因此與其信任人！不如相信一個你假設的完美獸人！
在中將面對困難、低潮、茫然、徬徨無助時！總覺得他經常陪在中將的身邊！或許他無法給中將任何的幫助或答案！但至少在中將最需要人陪的時候他總會陪在中將的身邊！尤其是大戰即將結束的那幾十個日子﹙基測﹚！
…………………………………………………………………………
『題外話」
大戰即將結束的那幾十個日子是中將最難熬的日子！每天漫無目的與敵人展開殘酷的殺戮戰鬥！而當中將負傷、最需要人陪的時候！中將的父母和家人，他們在哪兒？反正中將的存在對他們而言，可有可無！他們一心只想要中將考上一間好一點的高中職！其他的他們才不管呢！他們根本不理解！負傷的時的那一種痛苦！中將負傷時，你們不見就算了！為什麼還要拿我去跟別人比較？好像中將是一無是處的笨蛋一樣！中將的努力他們一點都看不見！反正中將好的你們一眼都不想看！你們會看的永遠是中將不會的！大戰之所以會戰勝！不是因為有家人的鼓勵和支持！而是中將憑著自己的意志和狼道精神的武裝以及狼和獸人一路的陪伴！

----------


## 小劍

在下認為獸人算是自己幻想的朋友吧！
可以再自己失落時安慰自己的存在吧！

----------


## 遠方

我選擇以上都不是，
因為獸人對我來說可以說是...希望。
是幫助獸的希望。

----------


## 連

這個...該怎麽說呢...
首先，
要確定獸人在現實是不存在的
所以我想
獸人應該是我們在幻想中的另外一個自己和夢想的的結合體吧
我們都知道，人類雖然高度進化的結果，但始終還是太脆弱了並不完美
而獸人就很多方面來講都能補完人類所不完美的地方

就如同我們在玩RPG遊戲的時候不自覺的把遊戲中所選的人物變成自己一樣
我所幻想的獸人是我在現實中所缺失的部分
堅強、勇敢、有毅力、強壯...
^^^^^^^^
> _你的任務_:
1. 請將閱讀短文中從「大戰即將結束的那幾十個日子是」開始、到「在下認為獸人算是自己幻想的朋友吧！」結束的文字一字不差地抄寫下來。
2. 在閱讀短文中，署名「連」的回覆把獸人看作什麼？這個看法是以什麼前提推導出來的？
^^^^^^^^
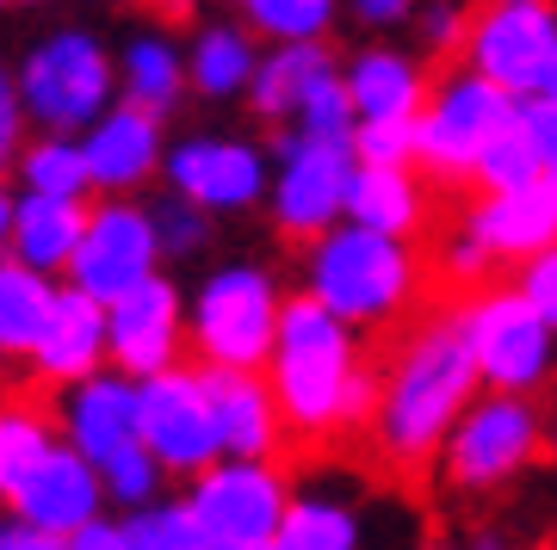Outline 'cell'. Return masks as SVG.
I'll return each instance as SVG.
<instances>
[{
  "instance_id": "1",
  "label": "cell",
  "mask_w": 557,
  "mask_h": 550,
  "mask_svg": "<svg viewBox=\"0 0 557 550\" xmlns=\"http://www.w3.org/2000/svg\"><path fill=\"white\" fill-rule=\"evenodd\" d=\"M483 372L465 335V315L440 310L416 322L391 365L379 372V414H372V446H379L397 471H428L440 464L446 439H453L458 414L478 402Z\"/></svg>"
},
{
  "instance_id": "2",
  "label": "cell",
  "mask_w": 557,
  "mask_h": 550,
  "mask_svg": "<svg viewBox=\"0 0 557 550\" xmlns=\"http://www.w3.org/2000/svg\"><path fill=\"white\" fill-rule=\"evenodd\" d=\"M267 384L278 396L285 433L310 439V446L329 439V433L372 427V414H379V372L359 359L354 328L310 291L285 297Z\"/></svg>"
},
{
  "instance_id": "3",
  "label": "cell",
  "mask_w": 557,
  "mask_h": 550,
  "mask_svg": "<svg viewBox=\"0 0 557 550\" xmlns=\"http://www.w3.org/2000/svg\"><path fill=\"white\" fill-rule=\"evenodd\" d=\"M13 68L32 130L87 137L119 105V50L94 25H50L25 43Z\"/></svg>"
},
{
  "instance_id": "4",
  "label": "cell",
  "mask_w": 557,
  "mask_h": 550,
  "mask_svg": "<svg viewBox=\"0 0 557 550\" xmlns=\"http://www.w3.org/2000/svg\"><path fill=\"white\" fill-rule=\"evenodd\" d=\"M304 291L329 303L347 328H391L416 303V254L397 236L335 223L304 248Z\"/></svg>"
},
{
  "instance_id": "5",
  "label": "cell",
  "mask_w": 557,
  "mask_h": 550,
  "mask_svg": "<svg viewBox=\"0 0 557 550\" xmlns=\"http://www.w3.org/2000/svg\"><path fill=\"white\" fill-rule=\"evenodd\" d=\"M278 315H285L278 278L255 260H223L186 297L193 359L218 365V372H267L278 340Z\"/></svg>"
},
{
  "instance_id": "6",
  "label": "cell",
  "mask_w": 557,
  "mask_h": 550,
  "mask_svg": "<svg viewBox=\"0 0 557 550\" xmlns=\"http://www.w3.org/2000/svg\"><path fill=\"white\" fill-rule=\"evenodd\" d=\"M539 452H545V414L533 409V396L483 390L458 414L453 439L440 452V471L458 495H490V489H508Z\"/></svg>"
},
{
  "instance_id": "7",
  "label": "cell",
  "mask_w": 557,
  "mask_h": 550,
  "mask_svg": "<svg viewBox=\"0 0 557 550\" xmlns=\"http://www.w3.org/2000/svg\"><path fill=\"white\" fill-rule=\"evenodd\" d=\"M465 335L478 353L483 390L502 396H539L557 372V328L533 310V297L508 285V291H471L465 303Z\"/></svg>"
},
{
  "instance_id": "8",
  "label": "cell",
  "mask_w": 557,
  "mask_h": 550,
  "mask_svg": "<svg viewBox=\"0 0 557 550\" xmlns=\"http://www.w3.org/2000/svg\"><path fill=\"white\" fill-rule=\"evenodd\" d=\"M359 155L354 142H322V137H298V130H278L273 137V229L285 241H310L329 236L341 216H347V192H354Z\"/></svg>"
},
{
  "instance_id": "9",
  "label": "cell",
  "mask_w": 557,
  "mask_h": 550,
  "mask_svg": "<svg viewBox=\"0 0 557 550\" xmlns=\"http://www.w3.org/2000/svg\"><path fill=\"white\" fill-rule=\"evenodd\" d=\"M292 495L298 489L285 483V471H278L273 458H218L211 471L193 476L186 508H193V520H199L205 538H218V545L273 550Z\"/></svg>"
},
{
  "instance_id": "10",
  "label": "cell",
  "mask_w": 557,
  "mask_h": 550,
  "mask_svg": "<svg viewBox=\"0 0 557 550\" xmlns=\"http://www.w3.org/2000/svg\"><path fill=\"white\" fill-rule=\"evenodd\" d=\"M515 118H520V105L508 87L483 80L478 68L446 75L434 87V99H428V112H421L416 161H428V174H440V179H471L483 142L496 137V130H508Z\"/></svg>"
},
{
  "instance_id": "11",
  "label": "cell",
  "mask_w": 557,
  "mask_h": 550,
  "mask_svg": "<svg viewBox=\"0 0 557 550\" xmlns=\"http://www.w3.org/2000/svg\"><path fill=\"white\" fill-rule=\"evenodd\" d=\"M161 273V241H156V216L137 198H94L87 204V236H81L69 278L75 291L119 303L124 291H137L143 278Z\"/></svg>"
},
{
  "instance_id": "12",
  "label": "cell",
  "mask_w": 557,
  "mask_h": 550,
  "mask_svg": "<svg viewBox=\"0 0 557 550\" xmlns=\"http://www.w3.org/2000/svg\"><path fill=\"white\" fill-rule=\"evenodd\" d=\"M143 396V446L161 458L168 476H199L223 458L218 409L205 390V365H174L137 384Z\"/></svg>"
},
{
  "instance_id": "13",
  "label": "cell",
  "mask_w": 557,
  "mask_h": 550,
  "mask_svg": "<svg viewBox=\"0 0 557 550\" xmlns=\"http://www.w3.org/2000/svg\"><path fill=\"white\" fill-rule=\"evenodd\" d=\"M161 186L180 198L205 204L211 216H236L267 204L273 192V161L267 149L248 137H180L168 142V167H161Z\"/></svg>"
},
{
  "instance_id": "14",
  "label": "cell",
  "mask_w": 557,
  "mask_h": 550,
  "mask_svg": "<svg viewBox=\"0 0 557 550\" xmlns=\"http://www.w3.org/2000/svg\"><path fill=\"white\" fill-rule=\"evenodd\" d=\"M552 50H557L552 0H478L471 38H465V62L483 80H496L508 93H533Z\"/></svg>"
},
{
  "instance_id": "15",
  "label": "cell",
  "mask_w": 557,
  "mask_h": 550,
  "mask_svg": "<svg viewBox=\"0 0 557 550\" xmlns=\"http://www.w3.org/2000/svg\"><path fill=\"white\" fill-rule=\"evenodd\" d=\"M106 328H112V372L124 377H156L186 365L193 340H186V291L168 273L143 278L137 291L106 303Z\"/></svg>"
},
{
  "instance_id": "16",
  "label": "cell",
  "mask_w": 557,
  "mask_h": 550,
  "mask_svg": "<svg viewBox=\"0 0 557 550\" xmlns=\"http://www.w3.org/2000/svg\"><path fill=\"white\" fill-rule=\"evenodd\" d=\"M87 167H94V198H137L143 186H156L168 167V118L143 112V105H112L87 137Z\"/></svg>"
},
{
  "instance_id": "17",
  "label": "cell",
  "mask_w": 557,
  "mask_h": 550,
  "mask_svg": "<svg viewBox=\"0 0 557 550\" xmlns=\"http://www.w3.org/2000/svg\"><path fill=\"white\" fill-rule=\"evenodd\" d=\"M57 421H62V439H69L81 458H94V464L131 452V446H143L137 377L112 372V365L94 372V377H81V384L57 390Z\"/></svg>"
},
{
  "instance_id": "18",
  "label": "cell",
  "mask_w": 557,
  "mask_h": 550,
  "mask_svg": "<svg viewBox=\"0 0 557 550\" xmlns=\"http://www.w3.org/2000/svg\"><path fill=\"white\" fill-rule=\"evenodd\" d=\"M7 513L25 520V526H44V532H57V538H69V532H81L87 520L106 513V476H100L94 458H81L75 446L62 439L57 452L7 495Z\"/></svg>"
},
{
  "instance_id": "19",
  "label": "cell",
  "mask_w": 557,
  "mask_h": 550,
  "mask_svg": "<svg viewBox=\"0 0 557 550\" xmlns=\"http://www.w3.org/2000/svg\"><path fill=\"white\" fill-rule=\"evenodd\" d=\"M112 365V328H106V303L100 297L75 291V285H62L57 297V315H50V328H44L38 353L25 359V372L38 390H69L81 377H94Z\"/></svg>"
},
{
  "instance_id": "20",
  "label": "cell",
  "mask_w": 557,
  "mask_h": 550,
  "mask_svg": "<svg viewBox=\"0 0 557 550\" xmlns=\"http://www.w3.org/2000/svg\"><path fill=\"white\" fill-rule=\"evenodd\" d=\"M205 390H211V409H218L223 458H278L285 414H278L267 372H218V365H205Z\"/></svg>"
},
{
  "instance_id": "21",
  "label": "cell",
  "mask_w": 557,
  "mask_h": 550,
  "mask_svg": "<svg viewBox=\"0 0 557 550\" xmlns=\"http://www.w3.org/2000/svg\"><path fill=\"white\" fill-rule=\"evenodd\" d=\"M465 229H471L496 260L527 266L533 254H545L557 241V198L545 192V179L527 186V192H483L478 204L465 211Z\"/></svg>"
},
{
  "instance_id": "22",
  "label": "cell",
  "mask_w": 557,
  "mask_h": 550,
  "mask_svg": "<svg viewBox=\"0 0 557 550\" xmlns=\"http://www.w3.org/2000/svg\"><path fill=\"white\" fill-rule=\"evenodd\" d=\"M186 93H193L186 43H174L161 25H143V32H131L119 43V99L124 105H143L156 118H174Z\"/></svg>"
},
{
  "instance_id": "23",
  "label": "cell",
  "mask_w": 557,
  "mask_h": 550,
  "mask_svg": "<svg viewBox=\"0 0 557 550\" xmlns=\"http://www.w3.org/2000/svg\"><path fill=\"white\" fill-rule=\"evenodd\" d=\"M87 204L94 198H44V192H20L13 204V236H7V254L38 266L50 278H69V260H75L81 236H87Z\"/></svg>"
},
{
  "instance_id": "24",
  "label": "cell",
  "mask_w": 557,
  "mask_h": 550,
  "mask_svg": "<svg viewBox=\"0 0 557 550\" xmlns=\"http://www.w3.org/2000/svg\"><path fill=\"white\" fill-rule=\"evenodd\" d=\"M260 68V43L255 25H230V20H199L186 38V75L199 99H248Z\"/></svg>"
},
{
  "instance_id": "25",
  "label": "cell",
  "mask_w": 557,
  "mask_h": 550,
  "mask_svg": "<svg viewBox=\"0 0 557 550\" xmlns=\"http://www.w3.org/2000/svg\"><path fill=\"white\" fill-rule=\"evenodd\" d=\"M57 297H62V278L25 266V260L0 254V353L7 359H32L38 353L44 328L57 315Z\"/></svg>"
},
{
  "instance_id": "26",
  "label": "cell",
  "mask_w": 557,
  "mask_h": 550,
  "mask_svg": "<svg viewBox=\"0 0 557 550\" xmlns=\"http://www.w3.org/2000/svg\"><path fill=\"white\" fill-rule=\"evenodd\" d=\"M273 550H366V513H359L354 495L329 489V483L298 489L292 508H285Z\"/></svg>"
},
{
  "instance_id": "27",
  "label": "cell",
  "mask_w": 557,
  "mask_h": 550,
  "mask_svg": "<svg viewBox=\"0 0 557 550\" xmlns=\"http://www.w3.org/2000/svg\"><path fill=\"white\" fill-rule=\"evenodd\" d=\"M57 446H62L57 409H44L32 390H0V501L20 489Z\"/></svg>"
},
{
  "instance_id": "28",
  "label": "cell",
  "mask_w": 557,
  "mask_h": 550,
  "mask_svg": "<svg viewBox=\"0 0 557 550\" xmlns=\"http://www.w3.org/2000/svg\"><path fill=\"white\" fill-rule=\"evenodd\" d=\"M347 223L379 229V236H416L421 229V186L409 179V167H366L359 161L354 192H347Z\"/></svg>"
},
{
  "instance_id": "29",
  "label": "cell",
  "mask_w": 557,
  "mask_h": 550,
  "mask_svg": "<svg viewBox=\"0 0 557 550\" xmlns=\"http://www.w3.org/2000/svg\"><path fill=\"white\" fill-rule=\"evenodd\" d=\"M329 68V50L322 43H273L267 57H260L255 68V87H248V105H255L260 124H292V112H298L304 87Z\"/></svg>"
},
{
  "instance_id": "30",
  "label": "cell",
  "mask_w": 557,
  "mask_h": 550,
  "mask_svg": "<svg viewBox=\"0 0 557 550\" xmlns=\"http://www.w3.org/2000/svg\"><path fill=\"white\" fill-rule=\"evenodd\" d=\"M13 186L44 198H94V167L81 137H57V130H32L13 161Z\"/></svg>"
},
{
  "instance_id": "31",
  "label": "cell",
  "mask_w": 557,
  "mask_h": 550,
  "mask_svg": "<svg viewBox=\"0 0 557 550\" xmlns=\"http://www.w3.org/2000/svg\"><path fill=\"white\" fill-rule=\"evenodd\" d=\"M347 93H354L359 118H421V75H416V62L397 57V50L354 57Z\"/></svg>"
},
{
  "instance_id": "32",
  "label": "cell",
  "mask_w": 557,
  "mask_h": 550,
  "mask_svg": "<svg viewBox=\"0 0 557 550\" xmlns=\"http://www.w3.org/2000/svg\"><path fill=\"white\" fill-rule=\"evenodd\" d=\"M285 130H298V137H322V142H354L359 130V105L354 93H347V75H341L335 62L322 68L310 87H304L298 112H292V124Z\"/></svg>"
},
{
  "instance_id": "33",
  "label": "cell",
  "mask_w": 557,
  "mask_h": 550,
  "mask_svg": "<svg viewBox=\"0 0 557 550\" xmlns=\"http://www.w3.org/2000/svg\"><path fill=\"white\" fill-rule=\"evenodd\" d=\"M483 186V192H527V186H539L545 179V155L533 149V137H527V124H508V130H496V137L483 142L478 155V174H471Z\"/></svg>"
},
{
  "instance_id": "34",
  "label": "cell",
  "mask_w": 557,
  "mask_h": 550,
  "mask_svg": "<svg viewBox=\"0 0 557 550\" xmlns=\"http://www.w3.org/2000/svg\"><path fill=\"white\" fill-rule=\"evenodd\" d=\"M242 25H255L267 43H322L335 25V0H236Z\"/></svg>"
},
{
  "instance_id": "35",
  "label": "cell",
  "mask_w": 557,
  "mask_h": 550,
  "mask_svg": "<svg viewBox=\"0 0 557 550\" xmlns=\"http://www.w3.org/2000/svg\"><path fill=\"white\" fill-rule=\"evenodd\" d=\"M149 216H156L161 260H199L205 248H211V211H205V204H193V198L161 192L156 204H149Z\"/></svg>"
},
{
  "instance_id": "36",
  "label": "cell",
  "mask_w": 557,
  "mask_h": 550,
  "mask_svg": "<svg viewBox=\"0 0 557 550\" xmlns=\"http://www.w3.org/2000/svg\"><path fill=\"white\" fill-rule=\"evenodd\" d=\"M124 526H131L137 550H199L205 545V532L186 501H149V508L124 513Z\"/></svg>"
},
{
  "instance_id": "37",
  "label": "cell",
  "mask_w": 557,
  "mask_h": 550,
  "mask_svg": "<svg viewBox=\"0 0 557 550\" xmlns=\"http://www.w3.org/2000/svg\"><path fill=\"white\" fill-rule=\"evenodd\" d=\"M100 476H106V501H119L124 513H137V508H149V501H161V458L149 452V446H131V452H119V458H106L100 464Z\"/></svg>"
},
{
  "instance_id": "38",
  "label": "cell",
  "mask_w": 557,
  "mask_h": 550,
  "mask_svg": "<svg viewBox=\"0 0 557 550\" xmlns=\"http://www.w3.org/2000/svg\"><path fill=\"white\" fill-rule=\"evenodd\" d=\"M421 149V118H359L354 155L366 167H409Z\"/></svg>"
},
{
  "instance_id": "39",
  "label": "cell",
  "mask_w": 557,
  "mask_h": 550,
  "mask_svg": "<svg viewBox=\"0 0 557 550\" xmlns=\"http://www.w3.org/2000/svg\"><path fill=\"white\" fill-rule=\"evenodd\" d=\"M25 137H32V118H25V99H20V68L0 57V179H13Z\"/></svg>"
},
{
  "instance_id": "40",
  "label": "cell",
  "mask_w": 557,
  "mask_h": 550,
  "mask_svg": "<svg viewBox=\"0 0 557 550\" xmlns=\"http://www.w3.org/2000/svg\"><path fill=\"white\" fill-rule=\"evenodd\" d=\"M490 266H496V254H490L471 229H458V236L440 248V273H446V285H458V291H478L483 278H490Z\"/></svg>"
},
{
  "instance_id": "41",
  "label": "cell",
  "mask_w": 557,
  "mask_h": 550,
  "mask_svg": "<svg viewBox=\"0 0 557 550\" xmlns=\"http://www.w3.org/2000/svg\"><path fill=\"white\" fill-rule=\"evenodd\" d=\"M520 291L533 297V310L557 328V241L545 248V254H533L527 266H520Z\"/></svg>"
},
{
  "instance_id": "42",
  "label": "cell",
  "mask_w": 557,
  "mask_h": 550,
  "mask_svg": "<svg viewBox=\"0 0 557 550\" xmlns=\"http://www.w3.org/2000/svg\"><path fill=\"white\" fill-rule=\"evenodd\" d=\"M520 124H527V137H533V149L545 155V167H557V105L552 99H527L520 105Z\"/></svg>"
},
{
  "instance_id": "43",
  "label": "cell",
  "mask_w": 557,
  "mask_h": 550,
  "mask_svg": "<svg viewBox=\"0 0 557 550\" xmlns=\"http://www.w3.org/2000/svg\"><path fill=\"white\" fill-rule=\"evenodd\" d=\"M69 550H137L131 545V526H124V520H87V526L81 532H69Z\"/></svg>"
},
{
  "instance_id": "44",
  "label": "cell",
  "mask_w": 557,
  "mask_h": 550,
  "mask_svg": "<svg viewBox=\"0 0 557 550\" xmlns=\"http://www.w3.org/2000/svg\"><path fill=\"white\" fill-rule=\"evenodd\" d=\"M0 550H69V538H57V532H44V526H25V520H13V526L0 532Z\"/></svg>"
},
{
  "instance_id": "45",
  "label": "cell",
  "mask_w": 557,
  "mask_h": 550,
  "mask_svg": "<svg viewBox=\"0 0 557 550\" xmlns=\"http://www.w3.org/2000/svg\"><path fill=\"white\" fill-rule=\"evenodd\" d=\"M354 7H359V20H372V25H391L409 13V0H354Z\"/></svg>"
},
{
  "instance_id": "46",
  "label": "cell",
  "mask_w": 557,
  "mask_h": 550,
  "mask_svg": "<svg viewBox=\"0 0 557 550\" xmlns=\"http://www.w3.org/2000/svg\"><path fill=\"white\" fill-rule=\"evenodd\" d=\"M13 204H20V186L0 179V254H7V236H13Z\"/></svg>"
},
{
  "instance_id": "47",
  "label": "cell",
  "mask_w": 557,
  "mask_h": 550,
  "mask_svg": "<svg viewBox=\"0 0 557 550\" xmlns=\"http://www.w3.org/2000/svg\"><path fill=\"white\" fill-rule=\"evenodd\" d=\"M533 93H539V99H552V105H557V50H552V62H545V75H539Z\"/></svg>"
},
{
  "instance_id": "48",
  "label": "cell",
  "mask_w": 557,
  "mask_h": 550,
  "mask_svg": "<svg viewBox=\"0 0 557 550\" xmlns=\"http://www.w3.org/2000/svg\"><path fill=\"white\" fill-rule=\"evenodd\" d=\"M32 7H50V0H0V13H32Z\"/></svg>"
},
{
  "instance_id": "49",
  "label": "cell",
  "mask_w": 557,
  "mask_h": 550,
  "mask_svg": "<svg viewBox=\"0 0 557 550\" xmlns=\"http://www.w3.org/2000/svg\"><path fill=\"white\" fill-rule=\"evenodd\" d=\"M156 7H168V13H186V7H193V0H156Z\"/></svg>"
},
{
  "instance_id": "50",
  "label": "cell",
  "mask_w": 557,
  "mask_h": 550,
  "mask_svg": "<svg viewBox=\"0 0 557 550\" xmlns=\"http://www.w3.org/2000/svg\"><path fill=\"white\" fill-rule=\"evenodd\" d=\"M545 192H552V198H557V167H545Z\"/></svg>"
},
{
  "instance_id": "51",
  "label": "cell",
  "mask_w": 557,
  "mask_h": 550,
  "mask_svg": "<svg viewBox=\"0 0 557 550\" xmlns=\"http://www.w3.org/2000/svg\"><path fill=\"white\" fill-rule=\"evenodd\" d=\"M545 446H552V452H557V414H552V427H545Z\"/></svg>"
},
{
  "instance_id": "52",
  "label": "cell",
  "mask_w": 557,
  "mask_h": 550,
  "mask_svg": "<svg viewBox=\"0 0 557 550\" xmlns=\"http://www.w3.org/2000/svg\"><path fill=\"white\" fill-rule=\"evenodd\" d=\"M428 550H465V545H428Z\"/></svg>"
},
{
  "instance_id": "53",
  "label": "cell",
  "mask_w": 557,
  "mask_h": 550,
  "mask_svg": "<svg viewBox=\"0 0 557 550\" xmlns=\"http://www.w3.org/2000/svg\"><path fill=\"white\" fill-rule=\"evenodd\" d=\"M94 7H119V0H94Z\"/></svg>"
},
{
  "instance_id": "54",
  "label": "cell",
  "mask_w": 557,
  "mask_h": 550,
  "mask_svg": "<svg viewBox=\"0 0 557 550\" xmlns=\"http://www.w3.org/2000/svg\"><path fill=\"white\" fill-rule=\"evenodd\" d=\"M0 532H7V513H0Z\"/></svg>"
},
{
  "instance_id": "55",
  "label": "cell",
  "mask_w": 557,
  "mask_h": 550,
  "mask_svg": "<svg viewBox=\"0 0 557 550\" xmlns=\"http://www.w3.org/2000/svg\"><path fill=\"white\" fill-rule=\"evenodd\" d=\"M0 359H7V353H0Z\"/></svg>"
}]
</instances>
^^^^^^^^
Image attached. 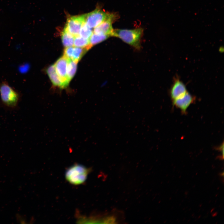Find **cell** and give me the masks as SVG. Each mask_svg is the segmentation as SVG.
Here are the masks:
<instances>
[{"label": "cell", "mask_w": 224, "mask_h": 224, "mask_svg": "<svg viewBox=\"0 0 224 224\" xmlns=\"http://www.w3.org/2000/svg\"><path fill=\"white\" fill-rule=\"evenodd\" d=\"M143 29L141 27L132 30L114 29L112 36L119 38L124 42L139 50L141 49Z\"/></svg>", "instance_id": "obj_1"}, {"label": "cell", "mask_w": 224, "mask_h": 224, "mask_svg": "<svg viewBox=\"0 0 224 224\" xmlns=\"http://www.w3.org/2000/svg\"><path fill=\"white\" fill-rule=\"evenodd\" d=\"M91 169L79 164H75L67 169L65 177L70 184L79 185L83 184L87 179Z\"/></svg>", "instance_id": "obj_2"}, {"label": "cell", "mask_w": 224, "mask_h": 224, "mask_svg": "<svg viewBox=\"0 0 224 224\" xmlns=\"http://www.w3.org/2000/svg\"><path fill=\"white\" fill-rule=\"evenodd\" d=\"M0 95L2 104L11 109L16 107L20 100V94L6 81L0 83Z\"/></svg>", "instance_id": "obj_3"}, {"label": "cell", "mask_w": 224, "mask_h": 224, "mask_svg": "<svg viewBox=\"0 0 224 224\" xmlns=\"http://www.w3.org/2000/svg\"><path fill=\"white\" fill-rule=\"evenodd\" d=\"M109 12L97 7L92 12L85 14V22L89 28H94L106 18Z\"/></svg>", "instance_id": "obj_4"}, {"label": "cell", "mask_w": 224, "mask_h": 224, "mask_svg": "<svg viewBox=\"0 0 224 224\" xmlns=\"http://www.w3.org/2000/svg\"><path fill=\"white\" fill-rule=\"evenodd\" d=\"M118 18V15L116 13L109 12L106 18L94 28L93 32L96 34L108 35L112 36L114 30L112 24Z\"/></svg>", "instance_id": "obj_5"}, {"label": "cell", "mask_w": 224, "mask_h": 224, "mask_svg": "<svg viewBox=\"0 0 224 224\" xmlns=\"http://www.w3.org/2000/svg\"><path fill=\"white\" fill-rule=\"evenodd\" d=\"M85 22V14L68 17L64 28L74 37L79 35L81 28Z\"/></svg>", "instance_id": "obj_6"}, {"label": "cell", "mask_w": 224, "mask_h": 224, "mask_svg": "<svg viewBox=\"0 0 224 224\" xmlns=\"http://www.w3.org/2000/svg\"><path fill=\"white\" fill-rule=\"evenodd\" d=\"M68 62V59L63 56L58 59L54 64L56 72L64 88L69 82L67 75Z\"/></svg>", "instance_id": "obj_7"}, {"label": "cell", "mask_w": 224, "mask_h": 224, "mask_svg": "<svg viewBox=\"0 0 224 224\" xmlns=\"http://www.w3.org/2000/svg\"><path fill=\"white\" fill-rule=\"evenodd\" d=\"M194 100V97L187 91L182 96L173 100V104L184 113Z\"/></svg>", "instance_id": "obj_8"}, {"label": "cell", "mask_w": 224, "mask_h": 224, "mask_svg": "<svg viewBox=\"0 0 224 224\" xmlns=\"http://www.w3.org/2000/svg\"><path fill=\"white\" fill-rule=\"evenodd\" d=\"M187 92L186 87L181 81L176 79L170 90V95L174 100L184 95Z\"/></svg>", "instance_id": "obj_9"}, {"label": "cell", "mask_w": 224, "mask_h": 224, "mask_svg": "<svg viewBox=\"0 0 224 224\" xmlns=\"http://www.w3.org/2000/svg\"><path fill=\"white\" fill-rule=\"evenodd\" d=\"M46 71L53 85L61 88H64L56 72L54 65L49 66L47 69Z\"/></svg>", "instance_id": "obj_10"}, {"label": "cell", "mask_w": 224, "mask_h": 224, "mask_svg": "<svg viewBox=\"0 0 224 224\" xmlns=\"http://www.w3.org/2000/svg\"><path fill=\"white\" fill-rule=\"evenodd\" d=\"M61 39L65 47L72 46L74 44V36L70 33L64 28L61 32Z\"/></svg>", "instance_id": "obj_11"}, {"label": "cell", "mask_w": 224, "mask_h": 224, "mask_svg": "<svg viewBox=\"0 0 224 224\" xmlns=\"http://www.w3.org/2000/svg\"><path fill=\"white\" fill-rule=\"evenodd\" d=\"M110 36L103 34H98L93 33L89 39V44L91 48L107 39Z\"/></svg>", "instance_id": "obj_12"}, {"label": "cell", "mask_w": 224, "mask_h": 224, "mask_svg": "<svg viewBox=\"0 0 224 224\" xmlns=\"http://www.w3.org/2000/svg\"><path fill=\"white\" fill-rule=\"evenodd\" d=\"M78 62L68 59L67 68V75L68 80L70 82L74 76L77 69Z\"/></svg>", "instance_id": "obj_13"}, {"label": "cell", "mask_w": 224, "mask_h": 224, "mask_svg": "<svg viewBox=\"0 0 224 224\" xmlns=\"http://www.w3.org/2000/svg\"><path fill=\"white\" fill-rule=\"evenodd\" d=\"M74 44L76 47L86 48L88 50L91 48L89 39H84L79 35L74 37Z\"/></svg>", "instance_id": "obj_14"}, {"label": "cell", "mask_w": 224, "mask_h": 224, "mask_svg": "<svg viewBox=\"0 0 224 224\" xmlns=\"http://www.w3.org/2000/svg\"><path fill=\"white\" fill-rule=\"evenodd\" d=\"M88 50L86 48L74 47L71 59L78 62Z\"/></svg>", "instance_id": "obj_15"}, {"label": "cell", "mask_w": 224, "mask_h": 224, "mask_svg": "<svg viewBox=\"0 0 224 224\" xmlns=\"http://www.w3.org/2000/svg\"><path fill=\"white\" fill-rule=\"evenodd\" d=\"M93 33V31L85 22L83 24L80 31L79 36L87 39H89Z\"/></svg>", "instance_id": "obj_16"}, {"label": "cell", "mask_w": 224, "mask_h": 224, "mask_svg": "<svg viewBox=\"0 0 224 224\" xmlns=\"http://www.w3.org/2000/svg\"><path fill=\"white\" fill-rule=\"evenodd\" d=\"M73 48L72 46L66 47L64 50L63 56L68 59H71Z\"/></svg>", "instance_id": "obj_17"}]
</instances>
^^^^^^^^
> _參考解答_:
1.
大戰即將結束的那幾十個日子是中將最難熬的日子！每天漫無目的與敵人展開殘酷的殺戮戰鬥！而當中將負傷、最需要人陪的時候！中將的父母和家人，他們在哪兒？反正中將的存在對他們而言，可有可無！他們一心只想要中將考上一間好一點的高中職！其他的他們才不管呢！他們根本不理解！負傷的時的那一種痛苦！中將負傷時，你們不見就算了！為什麼還要拿我去跟別人比較？好像中將是一無是處的笨蛋一樣！中將的努力他們一點都看不見！反正中將好的你們一眼都不想看！你們會看的永遠是中將不會的！大戰之所以會戰勝！不是因為有家人的鼓勵和支持！而是中將憑著自己的意志和狼道精神的武裝以及狼和獸人一路的陪伴！

----------


## 小劍

在下認為獸人算是自己幻想的朋友吧！

2. 該回覆認為，獸人應是我們在幻想中另一個自己與夢想的結合體。這個看法的前提是，先確定獸人在現實中並不存在。